The PXRD pattern (Figure 2) of Form B ondansetron is unique. Form B can be characterized by the characteristics of PXRD that are shown in Table 1 that distinguish it from Form A.

Table 1 Peak position (° 29) at 11, 0 11, 2 14, 9 15, 5 15, 9 16, 5 20.6 21, 4 23, 1 23, 5 24, 2 '"24, 7 24, 8 25, 8 26, 9 28, 1 a expected variation between instruments ± 1,0 ° The PXRD standards were produced in a Scintag model X'TRA X-ray powder diffractometer equipped with a copper anode tube and a solid state detector. Samples were prepared by grinding gently and completely in an agate mortar to reduce the preferential orientation. No loss of crystallinity of the samples prepared by grinding was observed. The sprayed sample was poured into the round cavity of a sample holder and pressed with a glass plate to form a smooth surface. We performed continuous explorations from 2o to 40 ° 2? at 3o min "1. The reported peak positions were considered accurate within ± 0., 05 °. Those skilled in the art of X-ray crystallography will appreciate that the peak positions determined in different instruments can vary as much as ± 1 °.

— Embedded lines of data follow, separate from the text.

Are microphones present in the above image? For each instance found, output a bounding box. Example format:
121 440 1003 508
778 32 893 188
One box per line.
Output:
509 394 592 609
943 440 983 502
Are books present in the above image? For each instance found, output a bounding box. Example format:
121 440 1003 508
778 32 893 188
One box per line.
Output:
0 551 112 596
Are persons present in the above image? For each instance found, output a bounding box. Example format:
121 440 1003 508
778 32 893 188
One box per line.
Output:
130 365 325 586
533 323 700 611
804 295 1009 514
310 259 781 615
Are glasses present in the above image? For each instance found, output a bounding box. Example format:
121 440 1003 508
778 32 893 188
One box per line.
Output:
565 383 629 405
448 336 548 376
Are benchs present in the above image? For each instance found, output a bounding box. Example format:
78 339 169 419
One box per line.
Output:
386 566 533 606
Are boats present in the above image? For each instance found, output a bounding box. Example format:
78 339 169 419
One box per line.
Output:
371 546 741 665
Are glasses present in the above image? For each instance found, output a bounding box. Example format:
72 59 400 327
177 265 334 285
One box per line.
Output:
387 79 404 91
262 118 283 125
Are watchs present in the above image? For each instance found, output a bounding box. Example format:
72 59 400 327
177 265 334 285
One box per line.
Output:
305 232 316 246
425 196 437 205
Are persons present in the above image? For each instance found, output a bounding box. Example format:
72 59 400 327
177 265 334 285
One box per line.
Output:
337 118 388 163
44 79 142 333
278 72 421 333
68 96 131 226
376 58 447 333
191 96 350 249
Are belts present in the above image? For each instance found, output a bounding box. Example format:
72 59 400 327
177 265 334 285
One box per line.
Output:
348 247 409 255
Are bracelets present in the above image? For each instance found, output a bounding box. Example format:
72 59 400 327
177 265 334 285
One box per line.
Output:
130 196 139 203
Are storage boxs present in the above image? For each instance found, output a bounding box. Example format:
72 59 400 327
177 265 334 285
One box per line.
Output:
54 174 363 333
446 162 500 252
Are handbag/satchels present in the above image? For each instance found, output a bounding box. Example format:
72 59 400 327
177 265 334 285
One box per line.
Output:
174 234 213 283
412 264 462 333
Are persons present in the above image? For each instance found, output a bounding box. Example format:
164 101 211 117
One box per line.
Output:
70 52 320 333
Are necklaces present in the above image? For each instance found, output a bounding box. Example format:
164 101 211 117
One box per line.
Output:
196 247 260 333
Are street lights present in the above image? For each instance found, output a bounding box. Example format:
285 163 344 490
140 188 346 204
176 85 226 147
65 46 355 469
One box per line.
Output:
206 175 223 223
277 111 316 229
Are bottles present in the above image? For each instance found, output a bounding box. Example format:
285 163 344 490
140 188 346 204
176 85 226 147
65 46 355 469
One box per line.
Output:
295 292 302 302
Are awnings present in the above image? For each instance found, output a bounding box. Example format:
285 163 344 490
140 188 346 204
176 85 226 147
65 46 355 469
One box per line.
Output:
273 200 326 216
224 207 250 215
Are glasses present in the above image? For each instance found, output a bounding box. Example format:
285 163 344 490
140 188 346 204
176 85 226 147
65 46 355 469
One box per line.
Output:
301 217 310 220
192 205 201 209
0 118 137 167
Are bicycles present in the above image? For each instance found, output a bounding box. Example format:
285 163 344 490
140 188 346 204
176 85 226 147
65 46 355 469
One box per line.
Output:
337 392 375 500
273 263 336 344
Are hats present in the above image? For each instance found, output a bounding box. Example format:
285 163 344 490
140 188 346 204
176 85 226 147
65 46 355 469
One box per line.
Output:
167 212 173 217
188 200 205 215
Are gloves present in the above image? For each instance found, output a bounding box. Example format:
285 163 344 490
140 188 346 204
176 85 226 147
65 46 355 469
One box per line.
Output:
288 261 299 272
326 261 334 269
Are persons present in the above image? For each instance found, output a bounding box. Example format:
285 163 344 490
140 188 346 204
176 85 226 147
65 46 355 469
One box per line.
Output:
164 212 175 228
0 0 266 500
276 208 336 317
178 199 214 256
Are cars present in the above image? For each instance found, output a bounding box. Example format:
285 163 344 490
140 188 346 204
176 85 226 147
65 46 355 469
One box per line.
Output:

It was found that the drying loss ("LOD") of Form B of ondansetron was 2%, which is less than the calculated amount - for a hypothetical hemihydrate (or Ci-C3 alcohol) "and is considered consistent with the unsolvated ondansetron that has moisture adsorbed.The LOD was measured by TGA using an ettler TG50: Sample weight: 7-15 mg, heating index: 10 ° C min "1. Common aluminum crucibles were used.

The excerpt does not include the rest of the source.